Apr 13, 2026Dishant Sharma7 min read
OpenCode Go: Is Quantized Worth It?

OpenCode Go: Is Quantized Worth It?

A Reddit post from March 2026 called it "genuinely the worst coding plan I have ever used." It got 94% upvotes. 72 people agreed in the comments without much pushback. The post was about OpenCode Go, a $10/month subscription that gives you access to models like GLM-5.1, Kimi K2.5, and MiniMax M2.5 through OpenCode's CLI. The complaints were consistent. The models feel dumb. Rate limits hit fast. You're paying for a worse version less often.

That post made me curious. Not because I wanted to pile on, but because the people writing it had a point that deserved a real answer. The models OpenCode Go uses are quantized. That word gets thrown around a lot. But what does it actually mean for you, the developer sitting at your terminal?

Here's what I found.

What Quantization Actually Does

Large language models store their weights as floating-point numbers. Think 0.0023847 or -1.7632. Every parameter in every layer. A model like a 70B parameter beast needs 140GB of memory just to load if you're using full 16-bit precision. Most people don't have that kind of hardware.

Quantization compresses those numbers. Instead of storing each weight as a 16-bit float, you map them to a smaller set of values. 8-bit integers. 4-bit integers. The math is simple in concept: take the weight range, divide it into buckets, assign each weight to its nearest bucket, store the bucket index instead of the full value.

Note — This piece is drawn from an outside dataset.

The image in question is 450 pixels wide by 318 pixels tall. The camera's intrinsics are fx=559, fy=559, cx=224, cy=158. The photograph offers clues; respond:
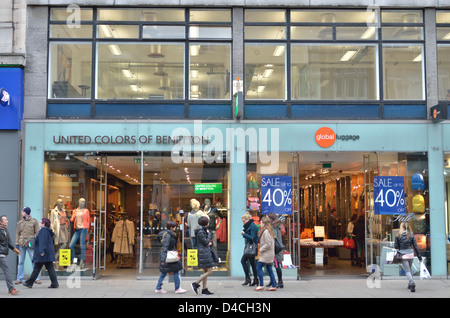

But here's where it gets interesting. Naive quantization destroys model quality. A 7B model thrown into 4-bit naively produces garbage. The difference between good quantization and bad quantization is everything.

The main methods right now are GGUF, AWQ, GPTQ, and bitsandbytes. Each takes a different approach:

GGUF uses block-wise quantization with mixed precision. Different layers get different bit depths based on how sensitive they are. Attention layers might get more bits than feed-forward layers. This is why you see names like Q4_K_M or Q5_K_M. The "K" means k-quant, a smarter scheme that protects the weights that matter most.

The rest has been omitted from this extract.